One aspect of the Metageum conference which warrants further explanation is the way in which psychoactive drugs were used in antiquity. This is a highly active (and actively high?) area of scholarly inquiry. Residue analysis of ceramics (for example) suggest the common use of hallucinogenic drugs in antiquity. This should come as no surprise given the almost universal human instinct for self-intoxication. Whatever the church, school or police try and tell you, human beings have always had an appetite to chemically escape this world, if only for a few hours.

However, many speakers at Metageum go further than identifying archaeological evidence for drug-use. Some seem to suggest that the past can actually be accessed by means of chemical enhancement.

Sensory archaeology – sound, smell, touch and taste.

In recent years there has been an awakening of research into the sensory aspects of archaeological sites, monuments and landscapes. So much archaeological interpretation is conducted by visual means. We describe in text and images what sites may have looked like in the past. We study ceramic types, iconography, climatic changes, all of which are rendered into visual representations in order to be analysed and communicated to others. Inadvertently, this has neglected the remaining senses in archaeological interpretation. Viking-Age smells and tastes might be difficult to get at (though any visitor to Yorvik may take issue with that) but touch and sound have proven more fruitful avenues for archaeological interpretation. However, again we encounter the limitation that banging drums inside caves or describing the touch of monumental stones is an exercise locked into the contemporary world. When we experience places like Stonehenge, Giza or West Kennet, we are experiencing 21st Century, contemporary places. They just happen to be very old.

Discussions of phenomenology will have to wait for another day but bear in mind that there are serious attempts at research which does make the pretence of saying something meaningful of past human experience derived from actions played out by 21st Century humans.

The ethics of archaeological NOMA

I fired enquiring emails in the direction of UK based participants who appeared at Metageum in the guise of academic archaeologists to canvas what they thought of the entire thing. I received some very helpful correspondence and the archaeologists’ reports were generally positive.
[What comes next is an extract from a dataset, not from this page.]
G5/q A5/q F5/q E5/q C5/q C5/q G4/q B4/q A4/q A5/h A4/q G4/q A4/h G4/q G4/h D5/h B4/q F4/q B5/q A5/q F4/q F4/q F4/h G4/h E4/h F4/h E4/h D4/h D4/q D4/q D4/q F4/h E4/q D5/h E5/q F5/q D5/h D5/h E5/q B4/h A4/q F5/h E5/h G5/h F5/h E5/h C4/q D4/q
I get the impression that (on the whole) any tension between good and bad archaeologists was avoided thanks to a clear demarcation between the archaeologists and the others. Despite some moments of critical interaction between opposing viewpoints, it seems that the various divergent ways of looking at the past operated as Non-Overlapping Magisteria (or NOMA).
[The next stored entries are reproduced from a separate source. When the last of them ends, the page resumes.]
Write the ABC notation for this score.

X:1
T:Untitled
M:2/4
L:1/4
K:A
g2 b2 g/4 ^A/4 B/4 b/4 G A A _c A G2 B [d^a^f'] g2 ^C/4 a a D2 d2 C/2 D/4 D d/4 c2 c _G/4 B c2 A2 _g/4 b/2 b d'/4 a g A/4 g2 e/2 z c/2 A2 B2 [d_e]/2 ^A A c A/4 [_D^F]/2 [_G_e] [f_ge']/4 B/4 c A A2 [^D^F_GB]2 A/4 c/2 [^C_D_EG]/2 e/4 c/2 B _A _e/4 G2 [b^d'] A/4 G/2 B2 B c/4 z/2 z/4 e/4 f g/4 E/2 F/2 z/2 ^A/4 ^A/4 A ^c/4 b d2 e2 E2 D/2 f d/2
NOMA is a term devised by (the late great) Stephen Jay Gould to reconcile the conflicting world views derived from either science or religion. Science can tell you about how life began on earth but not what it means to live a good one. One is the legitimate domain of science, the other of religion. Trouble arises when one interferes in the other’s territory. It seems that a correspondingly happy, if slightly unsatisfactory, compromise also occurred at Metageum. Archaeologists talked about what they knew best and offered potential interpretations of the amazing Neolithic sites in Malta. Those offering explanations via Atlantis, or being able to experience past human psyche through pharmaceutical assistance did not trouble the domain of archaeology.

No doubt that some fresh ideas were sparked by this interdisciplinary gathering. This is always something to be encouraged. I was disappointed not to be able to attend as perhaps Metageum could have been woken from its NOMA coma. To me, this demarcation between archaeologists and others seems a shame since we are all talking about the same thing: past human existence.